Trecho selecionado>
################
Outros pratos, com diversidade de opções, e o pão chato característico do Oriente Médio. 
Tudo isso num restaurante simples, com ar de cantina. Aquele escudo em azul e amarelo ali acima é a bandeira da Bósnia.
Pra quem desconhecia essa influência turca na Europa, eis o pano de fundo histórico pra você entender. Coisas curiosas e que talvez tenham sido "puladas" nas suas aulas de História. 

Por volta de 1400, o clã Otomano tornou-se dominante dentre os turcos na Anatólia, a península onde hoje é a Turquia e que costumava ser Império Bizantino. Aliás, "Império Bizantino" é uma invenção póstuma do historiador germânico Hieronymus Wolf, uma alcunha por ele dada em 1557 ao Império Romano do Oriente. Em 285 DC o Império Romano foi dividido em duas metades administrativas; Roma veio a cair em 476 DC, mas Bizâncio (atual Istambul) no oriente, rebatizada de Nova Roma pelo imperador Constantino em 324 DC e que acabou conhecida como Constantinopla [Constantino + pólis] perdurou até ser conquistada pelos turcos em 1453 (maiores detalhes dessa conquista aqui). Eles se viam  e eram conhecidos pelos outros  como romanos, não como "bizantinos".   

Rumélia, portanto, era o nome dado pelos turcos às posses tomadas desses romanos na Europa. Os turcos otomanos conquistariam esse longevo Império Romano do Oriente por completo. Conquistaram toda a atual Grécia no século XV; invadiram Belgrado, a região da Sérvia e de todos os Bálcãs, onde hoje estão também Romênia e Bulgária; invadiram a Hungria e tomaram Budapeste em 1541; e atacaram os portões de Viena, na Áustria, duas vezes.
################
Itens fornecidos>

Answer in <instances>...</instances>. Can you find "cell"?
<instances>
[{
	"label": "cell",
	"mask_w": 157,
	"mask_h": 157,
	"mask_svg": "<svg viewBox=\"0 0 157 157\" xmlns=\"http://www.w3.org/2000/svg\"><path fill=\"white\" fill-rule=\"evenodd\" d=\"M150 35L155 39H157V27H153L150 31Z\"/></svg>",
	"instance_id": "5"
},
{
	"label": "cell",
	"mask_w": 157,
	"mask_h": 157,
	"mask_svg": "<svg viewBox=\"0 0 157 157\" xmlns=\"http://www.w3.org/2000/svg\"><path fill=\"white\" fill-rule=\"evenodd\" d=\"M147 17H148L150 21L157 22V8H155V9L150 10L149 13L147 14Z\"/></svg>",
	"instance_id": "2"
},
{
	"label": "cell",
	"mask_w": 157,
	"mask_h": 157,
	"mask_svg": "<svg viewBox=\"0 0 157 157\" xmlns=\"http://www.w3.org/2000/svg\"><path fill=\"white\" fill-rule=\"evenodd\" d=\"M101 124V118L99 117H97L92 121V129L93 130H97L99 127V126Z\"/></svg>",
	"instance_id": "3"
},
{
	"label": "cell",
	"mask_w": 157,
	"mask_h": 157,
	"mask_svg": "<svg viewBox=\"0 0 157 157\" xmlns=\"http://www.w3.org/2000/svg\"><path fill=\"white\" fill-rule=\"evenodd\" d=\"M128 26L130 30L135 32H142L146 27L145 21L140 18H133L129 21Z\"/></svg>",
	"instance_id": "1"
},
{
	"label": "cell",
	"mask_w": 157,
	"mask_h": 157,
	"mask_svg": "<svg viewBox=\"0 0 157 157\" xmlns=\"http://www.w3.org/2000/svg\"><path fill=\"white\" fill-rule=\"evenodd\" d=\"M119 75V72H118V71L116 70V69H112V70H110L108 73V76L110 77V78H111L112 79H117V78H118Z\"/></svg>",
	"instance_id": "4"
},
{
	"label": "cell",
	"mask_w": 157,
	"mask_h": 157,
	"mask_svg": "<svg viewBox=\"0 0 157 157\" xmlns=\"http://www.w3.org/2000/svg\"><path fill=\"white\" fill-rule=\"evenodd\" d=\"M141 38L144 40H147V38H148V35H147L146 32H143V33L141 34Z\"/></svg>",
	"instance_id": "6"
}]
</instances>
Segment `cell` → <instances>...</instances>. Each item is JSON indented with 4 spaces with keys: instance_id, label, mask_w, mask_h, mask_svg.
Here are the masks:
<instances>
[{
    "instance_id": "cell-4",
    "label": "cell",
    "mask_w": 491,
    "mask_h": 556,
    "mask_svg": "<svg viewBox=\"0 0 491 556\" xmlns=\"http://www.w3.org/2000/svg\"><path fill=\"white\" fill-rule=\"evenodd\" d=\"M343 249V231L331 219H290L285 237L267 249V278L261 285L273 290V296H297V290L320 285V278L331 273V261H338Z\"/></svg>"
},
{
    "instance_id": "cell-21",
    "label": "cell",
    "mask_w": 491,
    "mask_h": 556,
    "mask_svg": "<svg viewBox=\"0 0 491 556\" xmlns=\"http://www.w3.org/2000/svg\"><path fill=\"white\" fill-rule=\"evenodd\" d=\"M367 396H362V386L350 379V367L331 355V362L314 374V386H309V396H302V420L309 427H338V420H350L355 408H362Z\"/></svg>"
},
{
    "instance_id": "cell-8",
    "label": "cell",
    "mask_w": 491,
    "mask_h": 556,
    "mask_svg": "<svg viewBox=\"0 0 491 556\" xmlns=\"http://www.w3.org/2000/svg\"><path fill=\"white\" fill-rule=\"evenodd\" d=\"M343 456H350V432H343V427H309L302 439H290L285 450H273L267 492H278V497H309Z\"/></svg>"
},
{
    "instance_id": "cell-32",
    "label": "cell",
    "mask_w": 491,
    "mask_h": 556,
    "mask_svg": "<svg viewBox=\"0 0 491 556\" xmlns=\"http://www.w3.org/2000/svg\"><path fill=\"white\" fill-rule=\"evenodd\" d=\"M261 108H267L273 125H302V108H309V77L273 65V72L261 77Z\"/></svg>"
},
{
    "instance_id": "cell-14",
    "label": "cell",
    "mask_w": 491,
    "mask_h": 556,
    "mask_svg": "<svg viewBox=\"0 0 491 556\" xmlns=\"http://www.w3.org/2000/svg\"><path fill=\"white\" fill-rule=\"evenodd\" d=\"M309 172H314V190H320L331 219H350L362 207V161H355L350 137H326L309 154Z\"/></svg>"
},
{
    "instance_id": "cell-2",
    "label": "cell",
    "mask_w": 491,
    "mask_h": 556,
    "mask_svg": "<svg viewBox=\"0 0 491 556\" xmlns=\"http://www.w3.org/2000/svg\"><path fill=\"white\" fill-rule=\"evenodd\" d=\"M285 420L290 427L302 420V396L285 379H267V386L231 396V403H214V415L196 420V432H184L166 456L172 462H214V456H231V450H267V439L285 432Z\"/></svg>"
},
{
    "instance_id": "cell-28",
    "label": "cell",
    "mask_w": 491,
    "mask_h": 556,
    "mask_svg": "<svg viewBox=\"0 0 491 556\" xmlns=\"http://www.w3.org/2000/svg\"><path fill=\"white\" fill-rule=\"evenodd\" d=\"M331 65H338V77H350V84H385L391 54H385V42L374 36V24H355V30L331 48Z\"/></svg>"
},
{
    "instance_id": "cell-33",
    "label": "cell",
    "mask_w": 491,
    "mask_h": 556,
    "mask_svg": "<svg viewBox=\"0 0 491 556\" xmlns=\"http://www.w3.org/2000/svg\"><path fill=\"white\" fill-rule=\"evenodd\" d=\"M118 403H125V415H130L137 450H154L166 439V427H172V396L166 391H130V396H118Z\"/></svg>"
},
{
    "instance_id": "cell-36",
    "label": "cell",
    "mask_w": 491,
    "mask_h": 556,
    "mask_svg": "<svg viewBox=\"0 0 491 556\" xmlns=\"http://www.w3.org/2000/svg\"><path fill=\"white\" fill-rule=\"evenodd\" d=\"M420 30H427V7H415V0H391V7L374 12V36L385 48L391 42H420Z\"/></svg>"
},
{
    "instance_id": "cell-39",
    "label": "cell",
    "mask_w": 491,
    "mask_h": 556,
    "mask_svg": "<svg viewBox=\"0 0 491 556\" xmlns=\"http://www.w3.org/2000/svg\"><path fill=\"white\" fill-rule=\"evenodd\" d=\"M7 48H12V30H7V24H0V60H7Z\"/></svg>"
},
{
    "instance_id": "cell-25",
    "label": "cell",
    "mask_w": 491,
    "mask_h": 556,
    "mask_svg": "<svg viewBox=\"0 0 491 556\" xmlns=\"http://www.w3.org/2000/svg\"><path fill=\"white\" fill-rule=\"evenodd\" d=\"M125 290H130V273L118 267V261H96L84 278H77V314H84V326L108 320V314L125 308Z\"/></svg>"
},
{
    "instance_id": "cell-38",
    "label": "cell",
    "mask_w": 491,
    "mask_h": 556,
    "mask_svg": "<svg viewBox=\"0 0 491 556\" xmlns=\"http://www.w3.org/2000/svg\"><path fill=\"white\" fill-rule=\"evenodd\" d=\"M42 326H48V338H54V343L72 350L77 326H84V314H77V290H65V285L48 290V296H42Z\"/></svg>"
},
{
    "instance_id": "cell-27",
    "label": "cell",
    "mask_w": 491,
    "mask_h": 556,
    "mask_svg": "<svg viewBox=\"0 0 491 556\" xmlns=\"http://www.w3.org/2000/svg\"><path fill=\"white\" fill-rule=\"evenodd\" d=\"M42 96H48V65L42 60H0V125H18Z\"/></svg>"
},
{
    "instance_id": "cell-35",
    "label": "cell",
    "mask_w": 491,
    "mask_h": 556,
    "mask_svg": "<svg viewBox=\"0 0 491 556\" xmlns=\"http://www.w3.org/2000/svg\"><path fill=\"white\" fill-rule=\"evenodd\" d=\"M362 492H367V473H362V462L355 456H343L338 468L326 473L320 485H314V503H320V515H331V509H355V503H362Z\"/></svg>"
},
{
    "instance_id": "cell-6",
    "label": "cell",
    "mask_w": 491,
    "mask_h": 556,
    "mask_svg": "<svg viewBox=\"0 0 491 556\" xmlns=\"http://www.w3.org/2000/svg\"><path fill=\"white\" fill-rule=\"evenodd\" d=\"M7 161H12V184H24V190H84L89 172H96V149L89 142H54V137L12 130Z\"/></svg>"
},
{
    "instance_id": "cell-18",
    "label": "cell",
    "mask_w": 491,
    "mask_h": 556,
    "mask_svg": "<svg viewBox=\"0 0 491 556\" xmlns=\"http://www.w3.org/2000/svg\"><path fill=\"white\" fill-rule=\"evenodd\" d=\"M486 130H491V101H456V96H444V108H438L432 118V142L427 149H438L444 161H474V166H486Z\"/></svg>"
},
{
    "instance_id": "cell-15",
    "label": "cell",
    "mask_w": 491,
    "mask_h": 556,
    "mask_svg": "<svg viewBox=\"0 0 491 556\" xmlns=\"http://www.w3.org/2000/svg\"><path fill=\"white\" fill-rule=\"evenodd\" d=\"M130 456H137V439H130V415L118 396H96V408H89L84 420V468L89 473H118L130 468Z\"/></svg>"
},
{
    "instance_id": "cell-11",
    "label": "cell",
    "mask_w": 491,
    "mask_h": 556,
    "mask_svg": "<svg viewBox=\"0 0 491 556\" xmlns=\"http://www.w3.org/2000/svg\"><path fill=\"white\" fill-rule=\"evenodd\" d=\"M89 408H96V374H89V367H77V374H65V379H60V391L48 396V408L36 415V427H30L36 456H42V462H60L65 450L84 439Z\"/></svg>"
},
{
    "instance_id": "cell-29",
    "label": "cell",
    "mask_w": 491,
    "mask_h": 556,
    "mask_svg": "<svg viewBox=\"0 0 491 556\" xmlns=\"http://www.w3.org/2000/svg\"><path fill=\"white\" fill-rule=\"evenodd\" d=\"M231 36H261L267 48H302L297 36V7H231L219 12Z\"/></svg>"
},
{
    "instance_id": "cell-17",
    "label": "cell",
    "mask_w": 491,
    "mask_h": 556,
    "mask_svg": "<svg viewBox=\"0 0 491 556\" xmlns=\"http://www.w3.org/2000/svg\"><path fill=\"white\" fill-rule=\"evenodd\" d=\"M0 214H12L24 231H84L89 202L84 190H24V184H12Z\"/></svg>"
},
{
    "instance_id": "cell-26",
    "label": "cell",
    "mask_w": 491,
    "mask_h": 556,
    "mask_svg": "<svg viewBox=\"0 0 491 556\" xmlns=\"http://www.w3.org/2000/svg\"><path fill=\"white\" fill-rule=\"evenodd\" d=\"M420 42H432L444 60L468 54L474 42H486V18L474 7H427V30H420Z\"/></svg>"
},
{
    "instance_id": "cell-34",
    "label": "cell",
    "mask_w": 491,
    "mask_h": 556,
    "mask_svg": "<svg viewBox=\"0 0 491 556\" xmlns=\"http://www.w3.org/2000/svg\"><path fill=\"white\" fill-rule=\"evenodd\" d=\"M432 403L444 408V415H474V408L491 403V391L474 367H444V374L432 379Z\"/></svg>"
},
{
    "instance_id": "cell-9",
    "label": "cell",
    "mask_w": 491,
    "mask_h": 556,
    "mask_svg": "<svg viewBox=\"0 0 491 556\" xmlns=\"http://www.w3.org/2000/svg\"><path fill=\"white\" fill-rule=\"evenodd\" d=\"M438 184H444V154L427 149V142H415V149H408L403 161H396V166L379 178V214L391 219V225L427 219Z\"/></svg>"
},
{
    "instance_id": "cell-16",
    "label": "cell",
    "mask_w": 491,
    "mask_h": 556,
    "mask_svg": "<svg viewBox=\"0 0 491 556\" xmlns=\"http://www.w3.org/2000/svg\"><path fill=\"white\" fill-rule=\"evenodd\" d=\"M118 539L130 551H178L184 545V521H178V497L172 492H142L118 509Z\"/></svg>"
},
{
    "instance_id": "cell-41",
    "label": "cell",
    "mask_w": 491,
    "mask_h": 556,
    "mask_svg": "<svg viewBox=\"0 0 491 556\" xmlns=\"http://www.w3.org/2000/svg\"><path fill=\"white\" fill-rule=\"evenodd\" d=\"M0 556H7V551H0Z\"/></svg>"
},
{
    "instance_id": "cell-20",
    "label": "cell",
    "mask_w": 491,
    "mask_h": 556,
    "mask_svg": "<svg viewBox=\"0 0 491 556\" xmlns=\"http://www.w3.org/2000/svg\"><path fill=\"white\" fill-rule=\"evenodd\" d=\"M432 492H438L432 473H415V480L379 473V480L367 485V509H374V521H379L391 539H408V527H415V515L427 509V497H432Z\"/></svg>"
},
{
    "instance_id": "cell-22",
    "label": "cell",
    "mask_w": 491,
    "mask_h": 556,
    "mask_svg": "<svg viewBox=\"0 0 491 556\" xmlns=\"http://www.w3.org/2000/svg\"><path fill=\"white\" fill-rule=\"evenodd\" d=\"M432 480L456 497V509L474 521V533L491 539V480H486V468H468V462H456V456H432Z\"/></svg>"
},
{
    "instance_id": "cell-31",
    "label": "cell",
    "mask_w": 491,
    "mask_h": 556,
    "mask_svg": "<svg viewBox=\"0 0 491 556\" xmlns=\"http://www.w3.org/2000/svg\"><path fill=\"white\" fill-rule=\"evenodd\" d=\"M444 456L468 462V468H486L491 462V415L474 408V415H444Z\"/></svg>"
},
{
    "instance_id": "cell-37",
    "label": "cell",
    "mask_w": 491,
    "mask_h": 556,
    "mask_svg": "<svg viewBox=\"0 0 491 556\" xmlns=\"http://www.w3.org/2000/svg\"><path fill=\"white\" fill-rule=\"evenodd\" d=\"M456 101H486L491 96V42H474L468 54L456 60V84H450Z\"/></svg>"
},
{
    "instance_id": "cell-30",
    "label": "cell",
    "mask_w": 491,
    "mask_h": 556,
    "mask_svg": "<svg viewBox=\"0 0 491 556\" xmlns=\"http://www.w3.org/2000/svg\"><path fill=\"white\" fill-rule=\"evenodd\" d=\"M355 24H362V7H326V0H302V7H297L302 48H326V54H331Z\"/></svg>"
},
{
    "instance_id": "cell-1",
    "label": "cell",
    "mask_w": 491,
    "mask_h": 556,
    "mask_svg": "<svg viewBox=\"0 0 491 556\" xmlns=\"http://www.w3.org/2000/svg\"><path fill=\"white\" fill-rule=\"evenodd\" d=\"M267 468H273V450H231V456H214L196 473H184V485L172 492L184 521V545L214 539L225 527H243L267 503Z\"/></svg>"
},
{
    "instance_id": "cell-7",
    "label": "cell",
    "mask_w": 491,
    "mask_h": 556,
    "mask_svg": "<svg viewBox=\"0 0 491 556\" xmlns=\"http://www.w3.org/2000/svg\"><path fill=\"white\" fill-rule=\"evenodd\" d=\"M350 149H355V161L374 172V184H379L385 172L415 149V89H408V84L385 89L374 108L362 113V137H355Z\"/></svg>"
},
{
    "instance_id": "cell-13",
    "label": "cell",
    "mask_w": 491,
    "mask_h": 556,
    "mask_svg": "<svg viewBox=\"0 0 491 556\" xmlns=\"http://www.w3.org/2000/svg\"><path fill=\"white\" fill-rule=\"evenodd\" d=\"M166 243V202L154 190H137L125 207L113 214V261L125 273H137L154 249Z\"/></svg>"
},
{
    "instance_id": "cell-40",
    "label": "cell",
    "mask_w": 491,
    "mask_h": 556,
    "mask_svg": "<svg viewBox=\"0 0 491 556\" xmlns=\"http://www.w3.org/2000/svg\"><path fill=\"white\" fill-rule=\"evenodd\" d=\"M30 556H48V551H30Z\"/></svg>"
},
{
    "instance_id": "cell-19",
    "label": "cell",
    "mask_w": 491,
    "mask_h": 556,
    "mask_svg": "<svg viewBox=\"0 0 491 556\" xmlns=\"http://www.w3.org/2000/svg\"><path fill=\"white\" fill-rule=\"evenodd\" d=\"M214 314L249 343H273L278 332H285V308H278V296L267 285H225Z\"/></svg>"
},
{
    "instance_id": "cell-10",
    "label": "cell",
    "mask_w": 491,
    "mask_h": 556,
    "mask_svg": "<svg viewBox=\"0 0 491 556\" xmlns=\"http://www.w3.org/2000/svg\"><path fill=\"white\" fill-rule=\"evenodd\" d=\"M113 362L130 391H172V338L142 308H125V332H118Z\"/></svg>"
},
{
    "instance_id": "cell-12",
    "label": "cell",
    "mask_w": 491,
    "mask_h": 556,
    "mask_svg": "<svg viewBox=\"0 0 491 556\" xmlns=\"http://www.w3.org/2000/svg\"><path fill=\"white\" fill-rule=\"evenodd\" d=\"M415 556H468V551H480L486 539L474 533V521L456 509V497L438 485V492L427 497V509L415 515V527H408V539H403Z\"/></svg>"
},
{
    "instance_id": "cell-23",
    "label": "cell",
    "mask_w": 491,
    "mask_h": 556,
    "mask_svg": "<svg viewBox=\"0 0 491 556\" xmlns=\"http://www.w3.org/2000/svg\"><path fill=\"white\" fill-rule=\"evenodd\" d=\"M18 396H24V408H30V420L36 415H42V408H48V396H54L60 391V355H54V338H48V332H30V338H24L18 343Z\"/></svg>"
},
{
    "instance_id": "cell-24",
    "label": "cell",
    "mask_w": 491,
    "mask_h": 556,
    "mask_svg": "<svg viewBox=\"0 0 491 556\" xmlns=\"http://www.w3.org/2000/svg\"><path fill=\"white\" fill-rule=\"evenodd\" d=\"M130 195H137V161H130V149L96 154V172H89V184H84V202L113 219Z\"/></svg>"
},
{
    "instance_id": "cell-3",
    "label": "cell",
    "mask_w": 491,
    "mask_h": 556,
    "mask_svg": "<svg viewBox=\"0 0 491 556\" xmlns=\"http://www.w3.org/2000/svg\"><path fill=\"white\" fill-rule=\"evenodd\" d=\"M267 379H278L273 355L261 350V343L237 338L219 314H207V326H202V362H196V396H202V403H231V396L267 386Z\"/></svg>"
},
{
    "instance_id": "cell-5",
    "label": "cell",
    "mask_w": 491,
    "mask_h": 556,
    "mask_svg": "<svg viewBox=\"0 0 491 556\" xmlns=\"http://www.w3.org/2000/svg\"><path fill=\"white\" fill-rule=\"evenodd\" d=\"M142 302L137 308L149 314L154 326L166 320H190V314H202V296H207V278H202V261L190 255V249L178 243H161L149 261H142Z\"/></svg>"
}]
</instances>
################
Tarefas propostas>
1: Reproduza fielmente a passagem do texto sobre a influência turca na Europa, iniciando nas palavras "Outros pratos, com" e parando logo após "aulas de História.".
2: Dê prosseguimento ao texto sobre a influência turca na Europa, começando depois da última frase apresentada.

Respostas por tarefa>
1:
Outros pratos, com diversidade de opções, e o pão chato característico do Oriente Médio. 
Tudo isso num restaurante simples, com ar de cantina. Aquele escudo em azul e amarelo ali acima é a bandeira da Bósnia.
Pra quem desconhecia essa influência turca na Europa, eis o pano de fundo histórico pra você entender. Coisas curiosas e que talvez tenham sido "puladas" nas suas aulas de História.

2:
Feliz ou infelizmente, os turcos nunca conseguiram tomar Viena. Aqueles se tornaram os limites ocidentais do Império Turco Otomano, mas todo o sudeste da Europa permaneceria sob seu domínio por quase 500 anos, até as revoltas nacionalistas do século XIX. Romênia, Bulgária, Bósnia, Sérvia, e a própria Grécia de hoje são fortemente influenciadas pela cultura turca (na culinária, hábitos, músicas, danças, e até mesmo no seu mix genético), embora não gostem muito de admitir. Afinal, foi quase meio milênio de misturas sob domínio turco.

Com o tempo, o nome Rumélia passou a ser substituído por Bálcãs, que em turco quer dizer cadeias de montanhas com florestas, características na região e lindas, que podem ser vistas até hoje, como aqui na Bósnia e na Transilvânia na Romênia. O mapa abaixo pode ajudar a esclarecer a geografia.
Eis o mapa. Tudo em colorido chegou a ser domínio turco otomano. (Clique para ampliar.)

Aqui em Sarajevo você ainda encontra muitas casas de arquitetura tradicional dessa época colonial turca. Uma boa de ser visitada é o museu Casa de Svrzo, que pertenceu a uma família rica do século XVIII. (Tentar pronunciar o nome é parte da diversão. Os eslavos adoram consoantes).
Casa de Svrzo, do século XVIII.
Uma sala. Tudo devidamente coberto por tapetes, tradição turca.
Um dos quartos.
E, como sempre perguntam, o banheiro, ali com o triângulo mágico.
Eu na varanda da casa de Seu Svrzo.
Os turcos também deixaram aqui outras coisas bonitas, como muitos doces, e a sua maneira tradicional de preparar o café. Mas cuidado: não vá achando que os Bósnios têm saudades daquela época. Embora valorizem esta sua cultura de forte influência turca, eles hoje a tem como sendo puramente sua. 

Chegamos a um restaurante no centro, em busca de um café tradicional desses e que é diferente do ocidental mais comum, e a minha amiga caiu na besteira de perguntar: "Vocês têm café turco?". (O interessado era até eu, e ela que tomou a queimada, coitada). "Aqui não tem nada turco", respondeu o garçom sem nem olhar.

Glup. Bom, mas se você pedir por "café bósnio" (que é exatamente a mesma coisa), eles atendem com presteza. Dá uma ideia dos sentimentos étnicos na região. Coisas do nacionalismo.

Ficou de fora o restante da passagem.